Analysis of Trades and Trading Tips for the Japanese Yen
The test of the 149.81 level occurred when the MACD indicator had already moved significantly below the zero line, which limited the pair's downside potential. For this reason, I didn't sell the dollar. The second test of 149.81, when the MACD was in the oversold zone, provided a basis for executing Scenario #2 for a buy. However, as seen on the chart, a strong upward move never materialized, so extracting a profit from this trade was difficult.
Today, Bank of Japan Governor Kazuo Ueda stated that he intends to keep interest rates unchanged ahead of the bank's next monetary policy meeting while traders were looking for hints on the timing of the next rate hike. This negatively impacted the yen and helped the dollar strengthen. In presenting the bank's semiannual report to lawmakers, Ueda reiterated the BoJ's stance that it would continue raising interest rates if its economic outlook plays out but refrained from giving any specific signals about when the central bank might hike rates again. He also noted an upward trend in prices, though he mentioned that it has not yet reached the 2% inflation target the bank aims for.
This suggests that the yen's weakening trend against the dollar may persist in the near term, so be cautious when selling USD/JPY—do so from as high as possible.
Buy Signal
Scenario #1: I plan to buy USD/JPY today at the entry point around 150.77 (green line on the chart) with a target of 151.41 (thicker green line). Around 151.41, I plan to exit long positions and open short positions in the opposite direction (expecting a 30–35 pip pullback). It's best to return to buying the pair during corrections and significant drawdowns. Important: Before buying, ensure the MACD indicator is above the zero line and beginning to rise.
Scenario #2: I also plan to buy USD/JPY today in case of two consecutive tests of the 150.38 level while the MACD is in the oversold zone. This would limit the pair's downside potential and trigger an upward reversal. A rise toward the opposite levels of 150.77 and 151.41 can be expected.
Sell Signal
Scenario #1: I plan to sell USD/JPY only after a break below 150.38 (red line on the chart), which will likely lead to a sharp decline. The key target for sellers will be 149.77, where I plan to exit short positions and immediately open long positions in the opposite direction (expecting a 20–25 pip rebound). Downward pressure may return at any moment.

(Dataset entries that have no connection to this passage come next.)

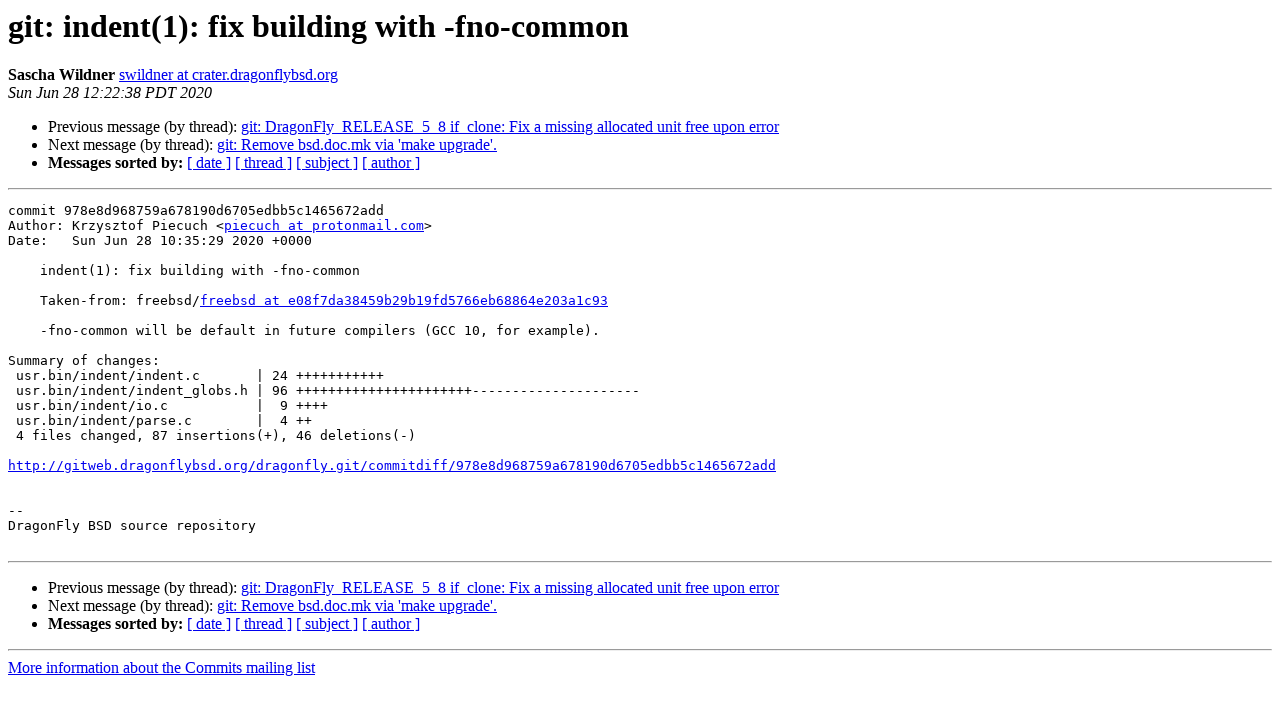

--- FILE ---
content_type: text/html
request_url: https://lists.dragonflybsd.org/pipermail/commits/2020-June/869639.html
body_size: 1335
content:
<!DOCTYPE HTML PUBLIC "-//W3C//DTD HTML 4.01 Transitional//EN">
<HTML>
 <HEAD>
   <TITLE> git: indent(1): fix building with -fno-common
   </TITLE>
   <LINK REL="Index" HREF="index.html" >
   <LINK REL="made" HREF="mailto:commits%40?Subject=Re%3A%20git%3A%20indent%281%29%3A%20fix%20building%20with%20-fno-common&In-Reply-To=%3C20200628192238.96FB6AD2241%40crater.dragonflybsd.org%3E">
   <META NAME="robots" CONTENT="index,nofollow">
   <style type="text/css">
       pre {
           white-space: pre-wrap;       /* css-2.1, curent FF, Opera, Safari */
           }
   </style>
   <META http-equiv="Content-Type" content="text/html; charset=us-ascii">
   <LINK REL="Previous"  HREF="869638.html">
   <LINK REL="Next"  HREF="869640.html">
 </HEAD>
 <BODY BGCOLOR="#ffffff">
   <H1>git: indent(1): fix building with -fno-common</H1>
    <B>Sascha Wildner</B> 
    <A HREF="mailto:commits%40?Subject=Re%3A%20git%3A%20indent%281%29%3A%20fix%20building%20with%20-fno-common&In-Reply-To=%3C20200628192238.96FB6AD2241%40crater.dragonflybsd.org%3E"
       TITLE="git: indent(1): fix building with -fno-common">swildner at crater.dragonflybsd.org
       </A><BR>
    <I>Sun Jun 28 12:22:38 PDT 2020</I>
    <P><UL>
        <LI>Previous message (by thread): <A HREF="869638.html">git: DragonFly_RELEASE_5_8 if_clone: Fix a missing allocated unit free upon error
</A></li>
        <LI>Next message (by thread): <A HREF="869640.html">git: Remove bsd.doc.mk via 'make upgrade'.
</A></li>
         <LI> <B>Messages sorted by:</B> 
              <a href="date.html#869639">[ date ]</a>
              <a href="thread.html#869639">[ thread ]</a>
              <a href="subject.html#869639">[ subject ]</a>
              <a href="author.html#869639">[ author ]</a>
         </LI>
       </UL>
    <HR>  
<!--beginarticle-->
<PRE>
commit 978e8d968759a678190d6705edbb5c1465672add
Author: Krzysztof Piecuch &lt;<A HREF="http://lists.dragonflybsd.org/mailman/listinfo/commits">piecuch at protonmail.com</A>&gt;
Date:   Sun Jun 28 10:35:29 2020 +0000

    indent(1): fix building with -fno-common
    
    Taken-from: freebsd/<A HREF="http://lists.dragonflybsd.org/mailman/listinfo/commits">freebsd at e08f7da38459b29b19fd5766eb68864e203a1c93</A>
    
    -fno-common will be default in future compilers (GCC 10, for example).

Summary of changes:
 usr.bin/indent/indent.c       | 24 +++++++++++
 usr.bin/indent/indent_globs.h | 96 ++++++++++++++++++++++---------------------
 usr.bin/indent/io.c           |  9 ++++
 usr.bin/indent/parse.c        |  4 ++
 4 files changed, 87 insertions(+), 46 deletions(-)

<A HREF="http://gitweb.dragonflybsd.org/dragonfly.git/commitdiff/978e8d968759a678190d6705edbb5c1465672add">http://gitweb.dragonflybsd.org/dragonfly.git/commitdiff/978e8d968759a678190d6705edbb5c1465672add</A>


-- 
DragonFly BSD source repository

</PRE>

<!--endarticle-->
    <HR>
    <P><UL>
        <!--threads-->
	<LI>Previous message (by thread): <A HREF="869638.html">git: DragonFly_RELEASE_5_8 if_clone: Fix a missing allocated unit free upon error
</A></li>
	<LI>Next message (by thread): <A HREF="869640.html">git: Remove bsd.doc.mk via 'make upgrade'.
</A></li>
         <LI> <B>Messages sorted by:</B> 
              <a href="date.html#869639">[ date ]</a>
              <a href="thread.html#869639">[ thread ]</a>
              <a href="subject.html#869639">[ subject ]</a>
              <a href="author.html#869639">[ author ]</a>
         </LI>
       </UL>

<hr>
<a href="https://lists.dragonflybsd.org/mailman/listinfo/commits">More information about the Commits
mailing list</a><br>
</body></html>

Important: Before selling, ensure the MACD indicator is below the zero line and beginning to fall from it.
Scenario #2: I also plan to sell USD/JPY today in case of two consecutive tests of the 150.77 level while the MACD is in the overbought zone. This would limit the pair's upward potential and trigger a downward reversal. A decline toward the opposite levels of 150.38 and 149.77 can be expected.
What's on the Chart:
- The thin green line represents the entry price where the trading instrument can be bought.
- The thick green line indicates the expected price level where a Take Profit order can be placed, or profits can be manually secured, as further price growth above this level is unlikely.
- The thin red line represents the entry price where the trading instrument can be sold.
- The thick red line indicates the expected price level where a Take Profit order can be placed, or profits can be manually secured, as further price decline below this level is unlikely.
- The MACD indicator should be used to assess overbought and oversold zones when entering the market.
Important Notes:
- Beginner Forex traders should exercise extreme caution when making market entry decisions. It is advisable to stay out of the market before the release of important fundamental reports to avoid exposure to sharp price fluctuations. If you choose to trade during news releases, always use stop-loss orders to minimize potential losses. Trading without stop-loss orders can quickly wipe out your entire deposit, especially if you neglect money management principles and trade with high volumes.
- Remember, successful trading requires a well-defined trading plan, similar to the one outlined above. Making impulsive trading decisions based on the current market situation is a losing strategy for intraday traders.